For convenience we use the shorthand notations  $\mu(z_{\cdot,d}) = \sum_w \mu(z_{w,d})$ ,  $\mu(z_{w,\cdot}) = \sum_d \mu(z_{w,d})$ ,  $\mu(z_{-w,d}) = \sum_{-w} \mu(z_{-w,d})$ , and  $\mu(z_{w,-d}) = \sum_{-d} \mu(z_{w,-d})$  in the subsequent formulas. In MRF [14], the factor functions  $f(\cdot)$  correspond to the clique potentials, which can be designed arbitrarily to encode our prior knowledge on encouraging or penalizing topic labeling configurations. Indeed, the higher value of  $f(\cdot)$  encourages passing more neighboring messages. Here, we design  $f_{\theta_d}$  and  $f_{\phi_w}$  as

$$f_{\theta_d} = \frac{1}{\sum_j [\mu(z_{-w,d} = j) + \alpha]}, \quad (8)$$

$$f_{\phi_w} = \frac{1}{\sum_w [\mu(z_{w,-d} = j) + \beta]}. \quad (9)$$

Eq. (8) normalizes the input messages by the total number of topics associated with the document  $d$  in order to make output messages comparable across different documents. Eq. (9) normalizes the input messages by the total number of messages of all word indices in the vocabulary in order to make output messages comparable across different vocabulary words.

Combining (1) to (9) yields the complete messageupdate equation,

$$\begin{aligned} \mu(z_{w,d} = j) &\propto \frac{\mu(\mathbf{z}_{-w,d} = j) + \alpha}{\sum_j [\mu(\mathbf{z}_{-w,d} = j) + \alpha]} \\ &\times \frac{\mu(\mathbf{z}_{w,-d} = j) + \beta}{\sum_w [\mu(\mathbf{z}_{w,-d} = j) + \beta]}, \end{aligned} \quad (10)$$

where the notations  $-w$  and  $-d$  denote all word indices except  $w$  and all document indices except  $d$ , and the notations  $\mu(\mathbf{z}_{-w,d})$  and  $\mu(\mathbf{z}_{w,-d})$  represent the sum of all possible neighboring messages excluding the current message  $\mu(z_{w,d})$ . We normalize the updated message locally in terms of  $j$  so that  $\sum_j \mu(z_{w,d} = j) = 1$ .

============================================================

— What you need to do —
**a.** From the excerpt on message updates, reproduce word for word the part that opens with the words containing "Eq. (8) normalizes" and closes with "different vocabulary words.".
**b.** In the excerpt on message updates, shorten the paragraph beginning "Eq. (8) normalizes the input messages" while keeping its main facts.

— Given information —
============================================================

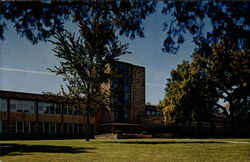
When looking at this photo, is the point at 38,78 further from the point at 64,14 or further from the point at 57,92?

============================================================

— Task solutions —
**a.**
Eq. (8) normalizes the input messages by the total number of topics associated with the document  $d$  in order to make output messages comparable across different documents. Eq. (9) normalizes the input messages by the total number of messages of all word indices in the vocabulary in order to make output messages comparable across different vocabulary words.

**b.** Eq. (8) divides the input messages by the total number of topics associated with document d, so that output messages are comparable across documents. Eq. (9) divides them by the total number of messages over all word indices in the vocabulary, so that output messages are comparable across vocabulary words.